>> BEGIN Text shown
What started last Labor Day with a simple deposit with IMG, our guide company, concluded this July with a blizzard at 11,500 feet. You can climb in snow, and strong winds, and even poor visibility, but up on that mountain we were faced with all three.

We spent a tough night in frigid temperatures. Our tents were blowing like kites on the beach with all forms of precipitation billowing into my tent and sleeping bag. Needless to say, we got a taste of what it is like to be on the top of Rainier that night. Ultimately, nature decided it was time to descend off a ridge to safer and lower Camp Muir at 10,500 feet.

There is an incredible satisfaction that comes from doing hard things. Hard things take time. They’re complicated. They frustrate you when your progress does not seem to equal your effort. Climbing that mountain took me to a familiar place – the perfect metaphor for my journey with Placers.

Starting a business from scratch can often feel much riskier, challenging, and fraught with more setbacks than climbing big mountains. Truly. While this experience is impossible to summarize in a brief blog,

here are six lessons I learned throughout the process that can resonate across many aspects of life:

Lesson #1: People will opt to take the path with no pain or little resistance. As human beings, we are wired to prefer easy, soft, and no danger. Running towards danger takes practice.
>> END Text shown
>> BEGIN Information given
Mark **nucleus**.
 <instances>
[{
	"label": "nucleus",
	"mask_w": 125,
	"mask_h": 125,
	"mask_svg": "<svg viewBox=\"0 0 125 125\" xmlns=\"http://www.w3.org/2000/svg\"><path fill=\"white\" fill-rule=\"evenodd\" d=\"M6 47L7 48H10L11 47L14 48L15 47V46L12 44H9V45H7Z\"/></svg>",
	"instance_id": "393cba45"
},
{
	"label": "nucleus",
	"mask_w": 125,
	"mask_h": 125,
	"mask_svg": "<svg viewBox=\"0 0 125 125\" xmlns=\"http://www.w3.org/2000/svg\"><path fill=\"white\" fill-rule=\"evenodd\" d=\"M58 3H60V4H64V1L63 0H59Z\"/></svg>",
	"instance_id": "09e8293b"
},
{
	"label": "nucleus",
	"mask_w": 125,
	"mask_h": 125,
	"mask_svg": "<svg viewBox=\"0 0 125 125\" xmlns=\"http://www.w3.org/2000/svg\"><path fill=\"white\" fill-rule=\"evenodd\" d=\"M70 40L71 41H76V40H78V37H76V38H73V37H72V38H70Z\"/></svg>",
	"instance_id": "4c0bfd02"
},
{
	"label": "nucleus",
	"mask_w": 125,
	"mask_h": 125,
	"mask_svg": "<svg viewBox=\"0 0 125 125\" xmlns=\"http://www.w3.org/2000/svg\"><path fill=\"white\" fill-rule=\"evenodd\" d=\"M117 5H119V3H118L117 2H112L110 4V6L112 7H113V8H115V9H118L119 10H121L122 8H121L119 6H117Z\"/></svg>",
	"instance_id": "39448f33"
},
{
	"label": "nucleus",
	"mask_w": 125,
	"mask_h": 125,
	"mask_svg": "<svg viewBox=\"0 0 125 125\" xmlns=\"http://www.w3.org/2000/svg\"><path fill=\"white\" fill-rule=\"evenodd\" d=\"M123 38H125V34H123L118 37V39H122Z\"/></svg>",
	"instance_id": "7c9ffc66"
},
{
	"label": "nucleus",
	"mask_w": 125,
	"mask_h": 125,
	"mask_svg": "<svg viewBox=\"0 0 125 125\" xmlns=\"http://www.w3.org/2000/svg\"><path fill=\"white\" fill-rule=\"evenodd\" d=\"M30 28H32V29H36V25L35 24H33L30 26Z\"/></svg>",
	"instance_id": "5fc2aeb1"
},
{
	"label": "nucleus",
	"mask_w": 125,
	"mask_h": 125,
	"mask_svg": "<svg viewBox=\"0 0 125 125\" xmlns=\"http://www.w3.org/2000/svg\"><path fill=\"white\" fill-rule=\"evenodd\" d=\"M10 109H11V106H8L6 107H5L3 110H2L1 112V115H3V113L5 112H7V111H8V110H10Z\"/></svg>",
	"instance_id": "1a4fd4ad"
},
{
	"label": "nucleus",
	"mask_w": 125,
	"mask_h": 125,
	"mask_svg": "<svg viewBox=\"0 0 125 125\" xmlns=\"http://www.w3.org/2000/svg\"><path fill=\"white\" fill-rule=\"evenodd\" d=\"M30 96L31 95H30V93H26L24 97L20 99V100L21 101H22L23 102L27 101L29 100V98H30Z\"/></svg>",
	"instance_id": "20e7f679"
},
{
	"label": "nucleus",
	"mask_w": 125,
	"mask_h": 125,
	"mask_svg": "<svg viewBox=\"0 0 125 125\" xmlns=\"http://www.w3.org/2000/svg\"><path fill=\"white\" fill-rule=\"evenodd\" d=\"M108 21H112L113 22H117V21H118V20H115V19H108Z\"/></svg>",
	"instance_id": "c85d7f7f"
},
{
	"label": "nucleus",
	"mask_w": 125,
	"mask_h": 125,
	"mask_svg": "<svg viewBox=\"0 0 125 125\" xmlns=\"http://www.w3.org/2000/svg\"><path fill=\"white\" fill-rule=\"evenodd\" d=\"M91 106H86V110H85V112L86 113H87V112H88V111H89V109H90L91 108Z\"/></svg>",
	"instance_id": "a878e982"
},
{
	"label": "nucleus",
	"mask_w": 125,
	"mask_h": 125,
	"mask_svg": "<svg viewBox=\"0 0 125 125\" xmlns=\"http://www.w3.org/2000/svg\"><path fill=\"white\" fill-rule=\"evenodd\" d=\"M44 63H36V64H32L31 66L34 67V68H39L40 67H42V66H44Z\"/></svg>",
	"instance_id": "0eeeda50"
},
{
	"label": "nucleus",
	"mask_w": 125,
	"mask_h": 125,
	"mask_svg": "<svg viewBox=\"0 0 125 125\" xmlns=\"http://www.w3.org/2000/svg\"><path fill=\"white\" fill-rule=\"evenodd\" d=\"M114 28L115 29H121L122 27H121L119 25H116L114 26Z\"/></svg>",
>> END Information given
» The tasks
**a)** Answer these questions using the text on the Rainier climb:
(i) At what elevation did the blizzard hit?
(ii) At what elevation is Camp Muir?
(iii) How many lessons does the writer say were learned throughout the process?
**b)** List the conditions that the text on the Rainier climb says you can climb in.

» Responses
**a)**
(i) 11,500 feet
(ii) 10,500 feet
(iii) Six

**b)**
- Snow
- Strong winds
- Poor visibility